Definition
- The conventional definition: self-employment — a business you run yourself (typically including one-person corporations)
- My definition: “Running my own business” means using my time freely and earning in proportion to what I put in.
My Business Experience
A while back, I left my job and founded an AI startup with a talented friend of mine. We’d raised seed funding, so as CTO I was able to dive straight into designing and building the product, and we ran the company for over a year.
What I loved most about that time were the many different flavors of “freedom” I got to taste in all sorts of situations.
I wrote down everything I’d enjoyed, and three common patterns surfaced.
A: ⟨Freedom over my own time⟩
B: ⟨Autonomy: freedom to make my own decisions⟩
C: ⟨With great freedom comes great responsibility⟩
A: Coming in to work anywhere between 9 and 10 AM
A: Being able to work from home when something urgent came up (our baby had just been born)

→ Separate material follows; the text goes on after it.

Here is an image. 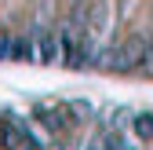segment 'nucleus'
<instances>
[{"label":"nucleus","instance_id":"2","mask_svg":"<svg viewBox=\"0 0 153 150\" xmlns=\"http://www.w3.org/2000/svg\"><path fill=\"white\" fill-rule=\"evenodd\" d=\"M33 117L40 121L51 136H66L73 128V117H69V106L66 103H36L33 106Z\"/></svg>","mask_w":153,"mask_h":150},{"label":"nucleus","instance_id":"6","mask_svg":"<svg viewBox=\"0 0 153 150\" xmlns=\"http://www.w3.org/2000/svg\"><path fill=\"white\" fill-rule=\"evenodd\" d=\"M80 150H109V136H106V132H99V136H91V139H88V143H84Z\"/></svg>","mask_w":153,"mask_h":150},{"label":"nucleus","instance_id":"5","mask_svg":"<svg viewBox=\"0 0 153 150\" xmlns=\"http://www.w3.org/2000/svg\"><path fill=\"white\" fill-rule=\"evenodd\" d=\"M11 40H15V33L11 29H0V62L11 59Z\"/></svg>","mask_w":153,"mask_h":150},{"label":"nucleus","instance_id":"1","mask_svg":"<svg viewBox=\"0 0 153 150\" xmlns=\"http://www.w3.org/2000/svg\"><path fill=\"white\" fill-rule=\"evenodd\" d=\"M59 62L69 66V70H84V66H88V40H84V29L73 26V22H62V29H59Z\"/></svg>","mask_w":153,"mask_h":150},{"label":"nucleus","instance_id":"4","mask_svg":"<svg viewBox=\"0 0 153 150\" xmlns=\"http://www.w3.org/2000/svg\"><path fill=\"white\" fill-rule=\"evenodd\" d=\"M131 128H135L139 139H149L153 136V114H135L131 117Z\"/></svg>","mask_w":153,"mask_h":150},{"label":"nucleus","instance_id":"7","mask_svg":"<svg viewBox=\"0 0 153 150\" xmlns=\"http://www.w3.org/2000/svg\"><path fill=\"white\" fill-rule=\"evenodd\" d=\"M149 33H153V26H149Z\"/></svg>","mask_w":153,"mask_h":150},{"label":"nucleus","instance_id":"3","mask_svg":"<svg viewBox=\"0 0 153 150\" xmlns=\"http://www.w3.org/2000/svg\"><path fill=\"white\" fill-rule=\"evenodd\" d=\"M66 106H69V117H73V124H84V121L95 114V110H91V103H84V99H69Z\"/></svg>","mask_w":153,"mask_h":150}]
</instances>
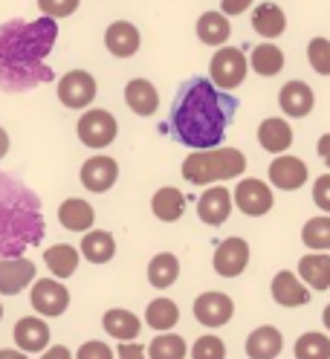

B: Acting on new hypotheses and ideas the moment they came to me (short cycles, many attempts)
A: Clocking out at 5 PM sharp → evenings spent with my family
A: Unhurried walks at lunchtime
B: Because I worked on my own ideas and my own terms, I didn’t carry the worries home after hours
C: A livable salary (thanks to the seed investment)

Conclusion
Running my own business is my next goal.
So, What1?: Finding a goal that meets all of these conditions
A: ⟨Freedom over my own time⟩
=> Not being tied to any particular work format (remote, on-site, abroad, outside the city, day or night)
B: ⟨Autonomy: freedom to make my own decisions⟩
=> Executing new ideas on my own terms
=> Trying fast, failing fast
=> Even after one strategy works, I want to keep building more.
C: ⟨With great freedom comes great responsibility⟩
=> I have to be able to make a living. (At least 4 million won a month.)

And that, for me, is quantitative trading.
(+) It also gives me the kind of numbers-driven, structured-output improvement loops I naturally gravitate toward.
#Statistics #Data
I’ve toyed with plenty of other ideas — building 100 apps, for instance — but nothing else fits the way quant does.